Working in the city and living in a small town - has benefits as well. 1st Cheaper.
2nd smaller town and everyone knows your business - good for keeping track of kids and having a smaller community feel as in "it takes a village"
BUT YET
you can still date as - again 40mins away is less than an hour.
Who says you have to hook-up at your place when your kid is there?
Rent for awhile wherever - until you know what you like and where you really want to be. Also benefits of living in an apartment community are the gym and the pool which your kid may enjoy - but also other chances of meeting single people.

If the D Mom lives in a small town - then perhaps you might enjoy the bigger town and so would your kid. Like a completely different experience in living and that could be interesting and fun.


There are nice and crappy people everywhere...big or small town.


----------



## Unique Username (Jul 6, 2013)

It is all in perspective.

A lot of people commute for several hours to work. 

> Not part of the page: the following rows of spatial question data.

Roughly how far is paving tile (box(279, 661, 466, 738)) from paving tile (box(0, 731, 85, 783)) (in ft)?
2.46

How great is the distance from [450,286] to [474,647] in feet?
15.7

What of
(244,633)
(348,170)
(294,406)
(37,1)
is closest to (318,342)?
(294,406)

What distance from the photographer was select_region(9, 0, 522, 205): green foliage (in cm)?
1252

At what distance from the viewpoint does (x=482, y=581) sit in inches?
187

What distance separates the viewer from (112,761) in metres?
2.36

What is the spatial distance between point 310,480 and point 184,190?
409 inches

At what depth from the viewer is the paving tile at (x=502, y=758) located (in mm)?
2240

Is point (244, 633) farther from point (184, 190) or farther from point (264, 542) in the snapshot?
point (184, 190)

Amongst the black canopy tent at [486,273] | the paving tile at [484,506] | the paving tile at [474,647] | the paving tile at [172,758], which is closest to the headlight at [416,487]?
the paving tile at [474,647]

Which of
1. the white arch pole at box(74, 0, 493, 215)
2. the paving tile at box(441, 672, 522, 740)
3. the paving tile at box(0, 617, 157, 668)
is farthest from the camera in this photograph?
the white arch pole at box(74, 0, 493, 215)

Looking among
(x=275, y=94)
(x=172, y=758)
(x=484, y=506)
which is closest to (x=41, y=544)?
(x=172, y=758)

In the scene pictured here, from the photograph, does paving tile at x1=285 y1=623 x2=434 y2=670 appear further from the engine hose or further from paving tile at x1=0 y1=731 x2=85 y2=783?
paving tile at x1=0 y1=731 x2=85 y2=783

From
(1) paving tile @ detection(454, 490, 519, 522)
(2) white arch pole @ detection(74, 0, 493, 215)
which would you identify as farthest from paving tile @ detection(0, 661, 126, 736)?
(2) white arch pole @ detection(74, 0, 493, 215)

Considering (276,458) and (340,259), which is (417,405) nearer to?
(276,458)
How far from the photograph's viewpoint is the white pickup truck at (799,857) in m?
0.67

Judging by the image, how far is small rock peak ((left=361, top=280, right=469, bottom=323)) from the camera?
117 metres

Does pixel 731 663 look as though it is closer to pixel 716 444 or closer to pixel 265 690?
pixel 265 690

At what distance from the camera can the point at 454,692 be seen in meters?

A 30-40 minute drive is nothing.
If you want to run over and pick up your daughter to do whatever, whenever...only you are stopping you.


----------



## whitehawk (Aug 14, 2012)

Yeah l hear you Unique. Sounds easy enough on paper l know but the problem is as l say l'm lucky to get up there every 2 or 3wks now . And even that's a pain , done a lot of driving in my time - too much.
So l can put money on the reverse taxing me and d a heap of our time that's the thing, l don't want that.
Even Saturdays there's often something going on up there we wanna go to but she's just finished school , me work , just can't be fkd.

But l like a lot of your points like , why couldn't l go out up there , hang out up there more , no reason really once l get my [email protected] sorted. lt's a much easier drive from the town l'm thinking about.

When l say worlds apart , as in the people, the lifestyle , mt d's life and world. Bloody tough call l know that much.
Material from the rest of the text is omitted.